Читая Суламифь

Эжен Париж
     Кто может помочь вырваться из бедственного положения, ослепления, неразумного бессмысленного поведения несчастному человеку, попавшему в результате временного помешательства, в следствие психической, демонической агрессии извне, в безвыходное положение, в просак, в бедушку? ---

     Для спасения оттуда нужно обладать особым даром, который редко у людей проявляется и, лишь, в особо тяжелых случаях, когда одичания нормального сознания катастрофически, когда ещё не случилось факта самой беды, но через внешнюю демоническую активность человек оказывается ввергнут в искаженную недружественным вторжением реальность, выраженную особым состоянием сознания.
И тут уже беда маячит серой тенью, стучится в двери: в срывах на работе, в семье, в сновидениях - везде; он ищет выход в разрядке в винопитие, пытается сбросить иго, и не может, не находит утраченного.

    А положение день ото дня все ухудшается.

   " А разве по своей вине я в беду угодил? - размышляет несчастный. -Здесь гармонии нет, все мои усилия разбиваются о незнание фарватера, а обыденности внезапно или постепенно привели меня в состояние, где все перевертывается и перемешивается ".
     И, человек самостоятельно не в силах вырваться, и понимает: привычная твердь ушла из под ног? --- принимает все с ним случившееся, как должное; и готов уже смериться.

     И именно в этой необъяснимости и неразберихе, где концы спасительных нитей безвозвратно потеряны, он лишается остатка всех своих способностей мобилизоваться для противостояния невидимой агрессии, вторжению, и, единственным выходом и избавлением мечтает увидеть и приблизить к себе свою собственную смерть.

     Именно, тогда появляется в его судьбе Кармен, или другая женщина-Спаситель. Он начинает свято верить в неё, боготворить, как будто пытаясь зацепиться за последнюю соломинку, чтобы остаться на плаву. Образ её, в воспаленном фантазией воображении, предстает для него Христом в юбке: " Бог есть любовь ".

--- Ты чародейка!, - сдавленно хрипит он, - такая близкая для сердца, и одновременно невозможно далекая.

     На другом конце провода, уже переполняемая кипением чувств, Кармен глубоко и прерывисто дышит, едва искажая тонкие, слегка насмешливые губы она шепчет непристойности, а он жадно ловит её призывный мотив:

---...Дальше... Дальше... Вверх, по ногам... Выше! Целуй меня! Целуй! Да! - шептала девушка, - представила теперь, что ты совсем рядом - у моих ног, когда я читаю...Суламифъ Куприна. Помнишь? - И, немного раздвинула их, а ты приближаешь свои горячие губы, так, что я чувствую твое дыхание.

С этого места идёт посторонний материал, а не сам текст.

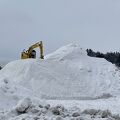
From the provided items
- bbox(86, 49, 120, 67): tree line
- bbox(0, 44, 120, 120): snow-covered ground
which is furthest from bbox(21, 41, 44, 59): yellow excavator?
bbox(86, 49, 120, 67): tree line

     Голос её изменялся. Становился сухим и глухим, и напоминал теперь собой всплески волн и стоны штормового прибоя:

--- Стараюсь читать, Эжен! Но!... - Кармен пытается подобрать слова, но вырываются, лишь, отрывистые вздохи и восклицания: Я хочу! Ты меня возбудил! Ах!

     Эжен и сам был очень возбужден от её голоса. Нежный запах вагины, щекотал его ноздри. Он готов был впиться в её устрицу горячим ртом и высосать содержимое до дна, как вдруг все оборвалось так же внезапно, как и возникло.

--- Женя! Ты появился слишком неожиданно..., - Кармен, тоном, который прозвучал, как удар боксерского гонга, возвещает об окончании раунда, когда противники вынуждены возвратиться каждый в свой угол ринга, - я ухожу. Но буду вспоминать сегодня ... тебя, мой непревзойденный Гений!